Tag: home assessment

In-home risk assessments are under fire

A message from our chief strategy officer and co-founder, Steve Zuckerman

On October 17, 2022, the United States filed a lawsuit against Cigna Corporation and its subsidiary Medicare Advantage Organizations, intervening on a lawsuit filed by a whistleblower several years earlier. The lawsuit seeks damages under the False Claims Act for Cigna’s alleged submission of invalid diagnoses codes for purposes of inflating risk adjustment revenue for its Medicare Advantage plan members. Health plans like Cigna are required to report patients’ diagnoses which are used to calculate “risk adjustment” payments to the plan based on demographic information and the health status of patients. Over the last few years, lawsuits against Medicare Advantage Organizations (MAO) have increased significantly, centering around what the government alleges are improper practices focusing on boosting risk scores and associated payments.

• • • • • • •

EXERCISE 1> From the article on in-home risk assessments, reproduce everything from "On October 17, 2022, the" down to "and associated payments.".
EXERCISE 2> According to the article on in-home risk assessments, why does the lawsuit against Cigna seek damages under the False Claims Act? Answer in one to three sentences.

• • • • • • •

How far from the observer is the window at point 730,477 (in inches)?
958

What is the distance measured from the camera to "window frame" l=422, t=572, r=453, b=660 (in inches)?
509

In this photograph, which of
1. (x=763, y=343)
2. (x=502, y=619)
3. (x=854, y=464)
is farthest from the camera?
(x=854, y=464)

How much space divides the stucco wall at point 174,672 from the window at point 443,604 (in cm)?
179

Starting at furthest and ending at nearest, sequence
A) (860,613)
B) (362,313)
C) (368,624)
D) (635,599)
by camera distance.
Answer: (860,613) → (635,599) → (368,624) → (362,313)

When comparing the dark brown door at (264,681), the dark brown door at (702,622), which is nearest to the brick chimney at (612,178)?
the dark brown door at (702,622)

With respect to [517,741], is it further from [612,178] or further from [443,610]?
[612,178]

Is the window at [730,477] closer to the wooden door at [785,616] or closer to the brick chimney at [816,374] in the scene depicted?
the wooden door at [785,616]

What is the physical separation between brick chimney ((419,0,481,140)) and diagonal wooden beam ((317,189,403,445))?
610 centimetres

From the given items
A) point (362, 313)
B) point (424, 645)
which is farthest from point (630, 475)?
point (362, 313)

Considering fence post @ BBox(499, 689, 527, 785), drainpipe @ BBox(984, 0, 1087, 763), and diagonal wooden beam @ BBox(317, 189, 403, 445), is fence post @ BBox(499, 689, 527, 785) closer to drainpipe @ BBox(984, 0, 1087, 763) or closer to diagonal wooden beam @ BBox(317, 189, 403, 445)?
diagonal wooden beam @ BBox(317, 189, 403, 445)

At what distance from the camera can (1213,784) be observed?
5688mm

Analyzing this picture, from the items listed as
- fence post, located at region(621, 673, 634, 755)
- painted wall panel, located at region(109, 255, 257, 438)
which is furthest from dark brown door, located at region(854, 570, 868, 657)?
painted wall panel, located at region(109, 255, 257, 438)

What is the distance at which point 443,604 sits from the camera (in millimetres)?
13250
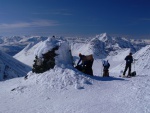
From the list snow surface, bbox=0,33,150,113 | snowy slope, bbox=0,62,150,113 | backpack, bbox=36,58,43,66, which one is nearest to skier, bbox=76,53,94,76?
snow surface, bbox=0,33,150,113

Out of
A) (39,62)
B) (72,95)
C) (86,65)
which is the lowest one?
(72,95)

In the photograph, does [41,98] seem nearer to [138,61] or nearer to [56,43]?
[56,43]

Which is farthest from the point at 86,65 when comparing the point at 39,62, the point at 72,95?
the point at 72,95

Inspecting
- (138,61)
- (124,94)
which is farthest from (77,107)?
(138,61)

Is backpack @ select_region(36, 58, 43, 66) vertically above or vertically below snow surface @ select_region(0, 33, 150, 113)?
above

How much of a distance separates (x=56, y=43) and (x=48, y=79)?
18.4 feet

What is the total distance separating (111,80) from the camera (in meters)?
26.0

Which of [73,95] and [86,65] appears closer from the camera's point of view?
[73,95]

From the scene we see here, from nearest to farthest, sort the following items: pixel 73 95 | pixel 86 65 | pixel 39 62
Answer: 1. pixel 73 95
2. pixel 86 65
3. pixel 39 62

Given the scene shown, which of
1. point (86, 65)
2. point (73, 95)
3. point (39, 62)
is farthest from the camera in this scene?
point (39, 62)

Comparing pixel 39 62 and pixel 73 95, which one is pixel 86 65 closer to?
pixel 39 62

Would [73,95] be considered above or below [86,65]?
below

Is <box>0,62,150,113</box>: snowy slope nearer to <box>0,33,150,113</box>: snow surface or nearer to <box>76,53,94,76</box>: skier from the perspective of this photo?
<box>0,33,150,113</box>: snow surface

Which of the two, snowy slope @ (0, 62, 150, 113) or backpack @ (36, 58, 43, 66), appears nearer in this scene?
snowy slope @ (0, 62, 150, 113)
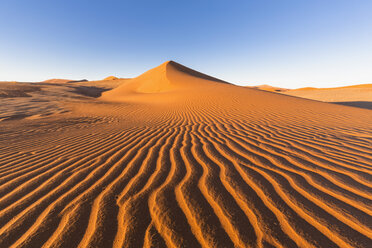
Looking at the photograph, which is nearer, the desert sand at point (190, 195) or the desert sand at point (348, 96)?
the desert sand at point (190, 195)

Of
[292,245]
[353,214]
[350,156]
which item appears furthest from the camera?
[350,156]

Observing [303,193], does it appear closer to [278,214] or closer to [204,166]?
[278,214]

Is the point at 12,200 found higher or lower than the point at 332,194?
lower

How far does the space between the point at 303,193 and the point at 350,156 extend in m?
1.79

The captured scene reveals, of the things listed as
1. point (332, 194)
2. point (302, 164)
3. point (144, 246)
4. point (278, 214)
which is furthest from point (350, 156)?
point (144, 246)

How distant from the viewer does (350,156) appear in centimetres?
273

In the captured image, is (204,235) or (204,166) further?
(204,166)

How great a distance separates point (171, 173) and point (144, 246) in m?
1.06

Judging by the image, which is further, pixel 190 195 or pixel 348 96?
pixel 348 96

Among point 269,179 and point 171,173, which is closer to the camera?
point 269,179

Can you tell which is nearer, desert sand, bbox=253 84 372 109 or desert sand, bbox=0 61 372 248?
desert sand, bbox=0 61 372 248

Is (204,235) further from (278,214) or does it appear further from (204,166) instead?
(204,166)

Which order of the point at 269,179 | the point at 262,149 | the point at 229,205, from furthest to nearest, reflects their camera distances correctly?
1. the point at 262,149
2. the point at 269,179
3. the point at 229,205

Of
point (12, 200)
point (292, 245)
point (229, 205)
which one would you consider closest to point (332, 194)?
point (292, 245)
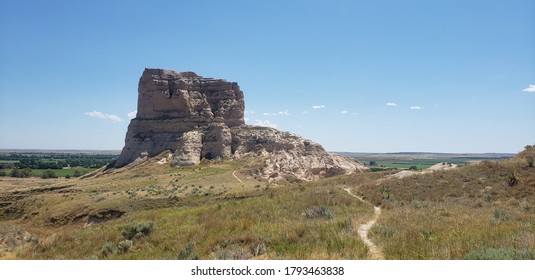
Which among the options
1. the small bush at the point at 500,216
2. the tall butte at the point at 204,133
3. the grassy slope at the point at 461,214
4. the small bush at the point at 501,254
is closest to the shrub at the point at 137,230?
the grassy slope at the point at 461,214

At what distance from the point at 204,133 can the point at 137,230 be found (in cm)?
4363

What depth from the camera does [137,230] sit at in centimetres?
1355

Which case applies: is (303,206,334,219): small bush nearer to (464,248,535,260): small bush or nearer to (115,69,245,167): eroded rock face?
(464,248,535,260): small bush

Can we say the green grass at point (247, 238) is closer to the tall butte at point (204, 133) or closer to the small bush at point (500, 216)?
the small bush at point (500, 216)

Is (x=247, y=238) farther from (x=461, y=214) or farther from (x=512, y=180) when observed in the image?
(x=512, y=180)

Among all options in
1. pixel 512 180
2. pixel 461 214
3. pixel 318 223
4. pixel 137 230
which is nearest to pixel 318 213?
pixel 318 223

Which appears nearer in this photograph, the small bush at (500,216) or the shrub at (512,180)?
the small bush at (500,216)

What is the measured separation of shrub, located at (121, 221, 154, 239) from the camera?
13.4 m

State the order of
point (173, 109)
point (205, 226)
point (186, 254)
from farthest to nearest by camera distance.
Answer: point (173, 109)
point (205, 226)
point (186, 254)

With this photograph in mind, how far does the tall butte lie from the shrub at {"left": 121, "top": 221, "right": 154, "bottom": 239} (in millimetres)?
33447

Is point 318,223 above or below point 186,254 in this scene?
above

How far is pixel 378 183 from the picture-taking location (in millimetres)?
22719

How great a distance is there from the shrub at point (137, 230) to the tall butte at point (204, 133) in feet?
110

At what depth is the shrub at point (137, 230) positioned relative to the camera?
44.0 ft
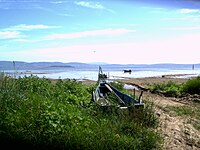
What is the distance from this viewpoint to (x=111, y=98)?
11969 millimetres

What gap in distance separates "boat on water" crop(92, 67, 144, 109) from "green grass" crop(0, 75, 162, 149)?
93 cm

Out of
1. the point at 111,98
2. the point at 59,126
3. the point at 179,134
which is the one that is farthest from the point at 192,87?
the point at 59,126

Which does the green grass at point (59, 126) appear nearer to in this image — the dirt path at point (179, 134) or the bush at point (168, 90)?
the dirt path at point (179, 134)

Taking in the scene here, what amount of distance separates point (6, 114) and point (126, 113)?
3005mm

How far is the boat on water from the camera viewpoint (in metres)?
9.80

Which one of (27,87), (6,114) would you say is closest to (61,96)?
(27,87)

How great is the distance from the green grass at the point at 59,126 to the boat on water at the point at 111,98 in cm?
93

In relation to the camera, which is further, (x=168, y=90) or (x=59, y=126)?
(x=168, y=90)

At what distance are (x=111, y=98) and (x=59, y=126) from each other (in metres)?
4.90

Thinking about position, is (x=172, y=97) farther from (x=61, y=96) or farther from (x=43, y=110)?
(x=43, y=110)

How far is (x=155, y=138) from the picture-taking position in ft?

• • • • • • •

RESPONSE 1>
On October 17, 2022, the United States filed a lawsuit against Cigna Corporation and its subsidiary Medicare Advantage Organizations, intervening on a lawsuit filed by a whistleblower several years earlier. The lawsuit seeks damages under the False Claims Act for Cigna’s alleged submission of invalid diagnoses codes for purposes of inflating risk adjustment revenue for its Medicare Advantage plan members. Health plans like Cigna are required to report patients’ diagnoses which are used to calculate “risk adjustment” payments to the plan based on demographic information and the health status of patients. Over the last few years, lawsuits against Medicare Advantage Organizations (MAO) have increased significantly, centering around what the government alleges are improper practices focusing on boosting risk scores and associated payments.

RESPONSE 2> The lawsuit seeks damages because Cigna allegedly submitted invalid diagnosis codes to inflate its risk adjustment revenue for its Medicare Advantage plan members. Those diagnoses matter because health plans must report them, and they are used to calculate the risk adjustment payments made to the plan.